If you look closely at the image above you’ll see an inconsistency – the calculations say 2.5″ of foam, the detail drawing says 4″. I didn’t catch that until earlier today when they’d already started insulating. On top of that the insulation guy put 5.5″ of closed cell (R38) in his estimate, so our roof will be more like R61.5 with about R41.5 in the bulkhead. That amount of roof insulation is actually almost absurd – R60 is what “zero energy” homes have. With 3″ of closed cell foam you get 97% of its potential efficiency. So with 9.5″ (including the rigid insulation), most of our roof has got to be pretty close to 100% efficient.

The other thing closed cell foam does is reinforce the structure of the house. Because it becomes rather hard when it drys and because it fills every nook and cranny it actually becomes somewhat structural – all without adding much weight. We were told it can make a typical wood frame house 40 times stronger than normal which makes it popular in hurricane zones. We’ve got brick walls, so that’s not a big factor – but it can’t hurt.

The one downside to closed cell foam (other than cost) is that you have everything in your walls completed perfectly before you spray on the foam. Going back and fixing something you didn’t quite get right is incredibly difficult.

One thing we should mention is closed cell foam on brick walls. We were told by one insulation sub-contractor that old brick would suck up the equivalent of 1.5 inches of foam. But it turns out that was just wrong. The closed cell foam expert that we’re using says the foam is applied at 150 psi and starts drying and hardening almost immediately. It doesn’t really have time to get sucked into the brick.

Don’t Put Closed Cell Foam On Brick

We’re using closed cell foam for insulation on all exterior walls and in the roof (which also has rigid foam). If you’ve ever been on a boat and seen foam cushions that have a smooth shiny surface to them – that’s closed cell foam. Open cell foam is more like a sponge. Closed cell foam doesn’t absorb water, but open cell foam does.

When our architect spec’d things he said there should be a moisture barrier between the foam and the brick wall. Here’s his detail…

insulated brick wall detail drawingNotice his note for a “continuous moisture barrier”. Basically “moisture barrier” is a fancy term for a sheet of plastic – there’s not much high tech about it.

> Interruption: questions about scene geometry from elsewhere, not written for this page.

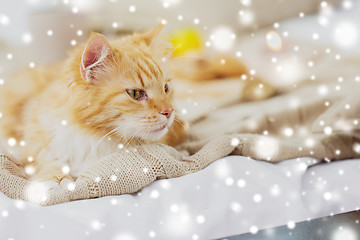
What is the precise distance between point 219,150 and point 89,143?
1.01 feet

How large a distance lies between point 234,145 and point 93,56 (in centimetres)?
39

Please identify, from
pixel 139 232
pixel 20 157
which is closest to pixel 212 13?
pixel 20 157

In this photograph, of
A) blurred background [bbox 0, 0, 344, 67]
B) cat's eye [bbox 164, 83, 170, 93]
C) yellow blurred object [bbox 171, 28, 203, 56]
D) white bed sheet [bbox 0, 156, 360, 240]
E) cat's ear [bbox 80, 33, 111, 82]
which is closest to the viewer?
white bed sheet [bbox 0, 156, 360, 240]

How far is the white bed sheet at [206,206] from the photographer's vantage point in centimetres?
61

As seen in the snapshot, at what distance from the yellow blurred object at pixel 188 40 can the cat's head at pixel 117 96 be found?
0.91 meters

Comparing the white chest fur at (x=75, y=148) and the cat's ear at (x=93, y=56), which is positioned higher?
the cat's ear at (x=93, y=56)

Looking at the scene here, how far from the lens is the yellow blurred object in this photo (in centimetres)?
170

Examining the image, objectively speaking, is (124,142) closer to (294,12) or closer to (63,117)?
(63,117)

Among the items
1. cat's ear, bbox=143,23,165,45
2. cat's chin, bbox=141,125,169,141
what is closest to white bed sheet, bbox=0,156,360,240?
cat's chin, bbox=141,125,169,141

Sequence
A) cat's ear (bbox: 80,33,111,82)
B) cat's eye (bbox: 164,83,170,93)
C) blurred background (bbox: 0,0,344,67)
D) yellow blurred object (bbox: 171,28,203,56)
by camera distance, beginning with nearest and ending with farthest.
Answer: cat's ear (bbox: 80,33,111,82) < cat's eye (bbox: 164,83,170,93) < blurred background (bbox: 0,0,344,67) < yellow blurred object (bbox: 171,28,203,56)

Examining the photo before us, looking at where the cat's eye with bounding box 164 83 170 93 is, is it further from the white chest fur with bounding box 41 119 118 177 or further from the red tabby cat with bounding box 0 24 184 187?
the white chest fur with bounding box 41 119 118 177

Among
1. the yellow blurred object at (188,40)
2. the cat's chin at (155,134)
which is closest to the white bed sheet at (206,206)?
the cat's chin at (155,134)

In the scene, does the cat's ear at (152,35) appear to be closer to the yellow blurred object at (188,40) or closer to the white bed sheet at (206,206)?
the white bed sheet at (206,206)

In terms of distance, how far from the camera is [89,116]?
79cm
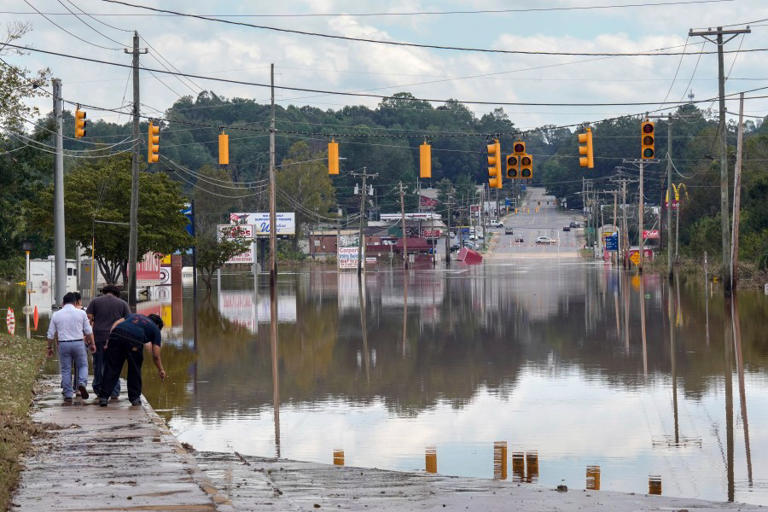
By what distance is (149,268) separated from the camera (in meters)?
62.4

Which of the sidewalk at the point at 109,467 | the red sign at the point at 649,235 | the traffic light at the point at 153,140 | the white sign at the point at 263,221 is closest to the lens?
the sidewalk at the point at 109,467

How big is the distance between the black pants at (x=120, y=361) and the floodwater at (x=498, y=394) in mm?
688

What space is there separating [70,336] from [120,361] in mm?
986

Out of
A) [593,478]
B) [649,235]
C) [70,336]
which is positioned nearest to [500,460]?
[593,478]

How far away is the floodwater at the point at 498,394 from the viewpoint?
13.2m

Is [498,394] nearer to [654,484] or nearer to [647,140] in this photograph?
[654,484]

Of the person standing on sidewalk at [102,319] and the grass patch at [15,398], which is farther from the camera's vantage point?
the person standing on sidewalk at [102,319]

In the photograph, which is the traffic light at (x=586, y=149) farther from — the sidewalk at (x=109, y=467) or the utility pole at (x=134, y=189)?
the sidewalk at (x=109, y=467)

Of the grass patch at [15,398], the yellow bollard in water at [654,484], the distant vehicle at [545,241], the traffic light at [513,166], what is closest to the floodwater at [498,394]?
the yellow bollard in water at [654,484]

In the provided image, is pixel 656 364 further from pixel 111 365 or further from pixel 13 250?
pixel 13 250

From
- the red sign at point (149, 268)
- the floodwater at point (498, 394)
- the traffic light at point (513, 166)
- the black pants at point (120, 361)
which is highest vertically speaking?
the traffic light at point (513, 166)

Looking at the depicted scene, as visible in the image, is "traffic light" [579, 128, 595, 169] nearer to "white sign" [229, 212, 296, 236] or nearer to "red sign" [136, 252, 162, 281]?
"red sign" [136, 252, 162, 281]

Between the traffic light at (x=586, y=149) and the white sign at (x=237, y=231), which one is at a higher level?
the traffic light at (x=586, y=149)

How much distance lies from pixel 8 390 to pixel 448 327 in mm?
17465
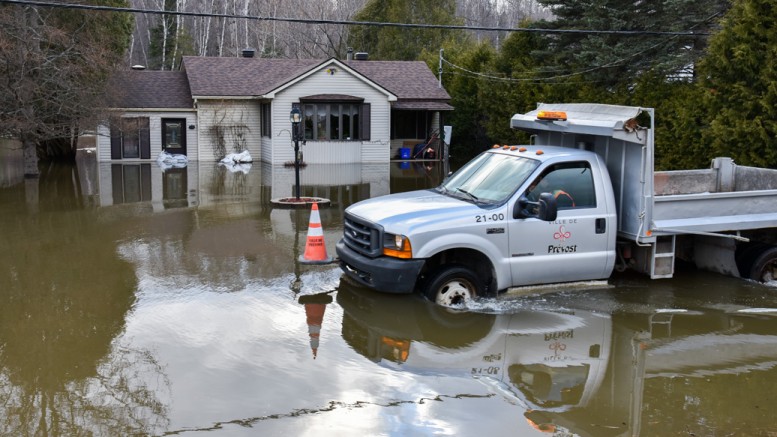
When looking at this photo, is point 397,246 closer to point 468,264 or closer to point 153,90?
point 468,264

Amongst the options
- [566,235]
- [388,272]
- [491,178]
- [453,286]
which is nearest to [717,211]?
[566,235]

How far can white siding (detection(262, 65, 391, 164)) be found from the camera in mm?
30312

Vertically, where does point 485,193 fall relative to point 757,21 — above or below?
below

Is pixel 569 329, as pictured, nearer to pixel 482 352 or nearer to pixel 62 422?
pixel 482 352

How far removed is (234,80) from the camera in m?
32.6

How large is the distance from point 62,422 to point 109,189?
16258 mm

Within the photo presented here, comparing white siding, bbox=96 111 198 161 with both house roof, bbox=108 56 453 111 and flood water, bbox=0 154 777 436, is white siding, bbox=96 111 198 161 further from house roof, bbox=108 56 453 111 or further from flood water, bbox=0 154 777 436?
flood water, bbox=0 154 777 436

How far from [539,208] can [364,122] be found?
2316cm

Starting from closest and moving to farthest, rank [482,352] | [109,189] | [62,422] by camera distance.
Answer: [62,422]
[482,352]
[109,189]

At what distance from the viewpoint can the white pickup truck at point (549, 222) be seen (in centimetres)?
858

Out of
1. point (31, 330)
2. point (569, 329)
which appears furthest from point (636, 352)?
point (31, 330)

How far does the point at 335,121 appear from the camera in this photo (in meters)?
31.1

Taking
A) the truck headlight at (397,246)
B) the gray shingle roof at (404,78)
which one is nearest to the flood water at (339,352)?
the truck headlight at (397,246)

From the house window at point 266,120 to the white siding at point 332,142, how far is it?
345mm
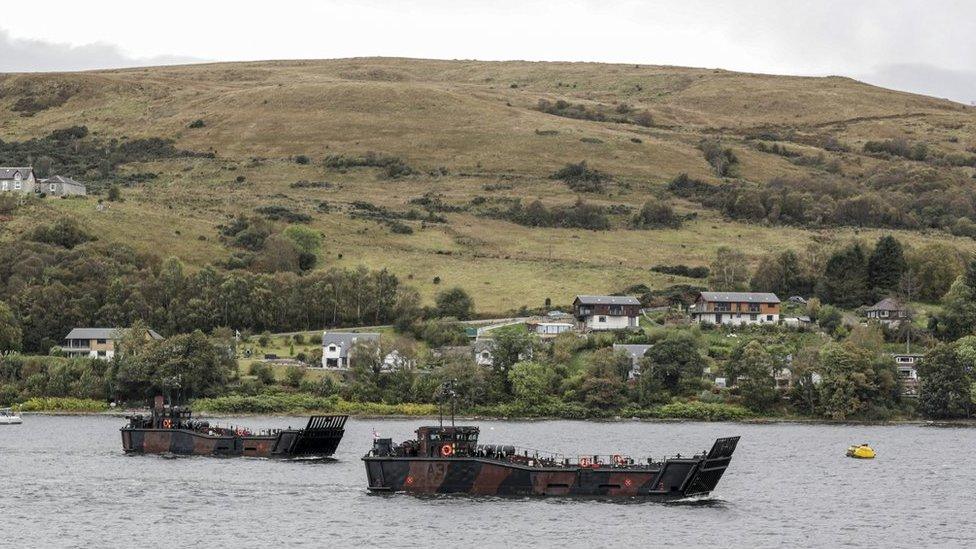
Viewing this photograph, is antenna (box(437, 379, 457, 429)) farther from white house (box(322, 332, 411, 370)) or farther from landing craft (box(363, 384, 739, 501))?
white house (box(322, 332, 411, 370))

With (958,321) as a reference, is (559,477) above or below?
below

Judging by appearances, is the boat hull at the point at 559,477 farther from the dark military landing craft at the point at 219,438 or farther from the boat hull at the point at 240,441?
the dark military landing craft at the point at 219,438

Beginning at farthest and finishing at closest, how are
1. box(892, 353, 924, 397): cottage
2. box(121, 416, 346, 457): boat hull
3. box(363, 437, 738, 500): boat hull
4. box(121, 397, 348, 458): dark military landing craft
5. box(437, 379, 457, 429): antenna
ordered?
box(892, 353, 924, 397): cottage < box(121, 397, 348, 458): dark military landing craft < box(121, 416, 346, 457): boat hull < box(437, 379, 457, 429): antenna < box(363, 437, 738, 500): boat hull

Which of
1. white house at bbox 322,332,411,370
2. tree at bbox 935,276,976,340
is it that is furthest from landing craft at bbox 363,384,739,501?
tree at bbox 935,276,976,340

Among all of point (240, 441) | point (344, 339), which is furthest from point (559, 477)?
point (344, 339)

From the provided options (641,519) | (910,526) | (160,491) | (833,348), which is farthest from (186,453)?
(833,348)

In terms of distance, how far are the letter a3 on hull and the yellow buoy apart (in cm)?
3768

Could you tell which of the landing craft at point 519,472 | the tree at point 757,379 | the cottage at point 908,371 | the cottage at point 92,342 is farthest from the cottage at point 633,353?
the landing craft at point 519,472

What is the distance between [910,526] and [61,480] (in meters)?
59.7

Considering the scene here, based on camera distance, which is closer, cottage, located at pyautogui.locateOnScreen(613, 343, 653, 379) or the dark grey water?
the dark grey water

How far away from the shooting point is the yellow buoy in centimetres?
12838

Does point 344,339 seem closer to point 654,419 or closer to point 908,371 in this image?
point 654,419

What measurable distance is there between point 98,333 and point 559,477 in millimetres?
115791

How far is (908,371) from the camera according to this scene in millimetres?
183000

Well, when the contractor started framing the walls he didn’t put up the moisture barrier. He hadn’t really noticed it in the drawings and on other projects the moisture barrier had gone on the inside of the studs – between the studs and the drywall. We tried to push back, but wound up giving in. Since closed cell foam is a moisture barrier we said he could skip the moisture barrier if he wanted to.

Not putting the moisture barrier in has turned out to be a bad decision on the part of the contractor. He had the insulation subcontractor in today and she said the brick will absorb the equivalent of 1 1/2 inches of closed cell foam. So to get 2 1/2 inches of depth she has to spray 4″ of insulation (which means she’ll charge for 4″ of insulation).

I also worry about what all that absorbed foam will do to the brick, so I’ve asked the contractor to put the moisture barrier in. It won’t be very easy now that there’s all sorts of plumbing and wiring in place, but it sorta just needs to be done…

So word to the wise – if you’re using foam insulation, put a moisture barrier over your brick before you start framing the walls.